Necklace with Crucifix Pendant

Germany, approx. 1820-25

Dimensions: 38 cm (l)

Materials: Hair and gold

Inv. No. G 1619

The necklace with crucifix pendant is made of twenty-eight equally sized pearls for which a very special material was used: braided hair. About three hundred hairs with a length of 80 cm and a Jatte, a special braiding stand, were needed to produce such a necklace. After the individual hairs had been fixed on the Jatte with weights attached, similar to the technique used for Bobbin lace, strands were then laid over each other in a particular sequence to create a braided tube. The tube was then bound into pearls and fitted with gold ornaments in the form of two cylinders at the sides and a fastener.

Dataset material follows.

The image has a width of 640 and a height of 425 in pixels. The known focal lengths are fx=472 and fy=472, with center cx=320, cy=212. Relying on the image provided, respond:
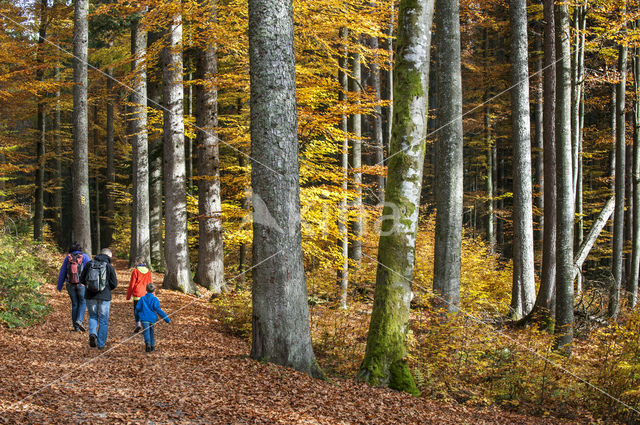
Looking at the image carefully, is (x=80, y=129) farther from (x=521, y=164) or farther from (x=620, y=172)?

The crucifix pendant was made using the same techniques.

Hair – today an unusual material – became popular in the 18th century. Jewellery made of hair in the form of lockets, featuring a portrait on one side and containing one or several lock(s) of hair on the other, was particularly popular in England. Braided hair jewellery, on the other hand, was a German speciality and had its heyday in the 19th century. It was often produced by non-professional women. In 1820, the book Gründliche Anweisung für Frauen auf alle mögliche Art Haargeflechte nach der jetzigen Mode zu fertigen (Detailed Guide for Women to Create Braided Hair in All its Possible Forms According to Current Fashion) was published in Leipzig. Jewellery made of hair was ideal as pars pro toto objects to honour a loved one or a deceased relative, allowing the wearer to always be close to the departed.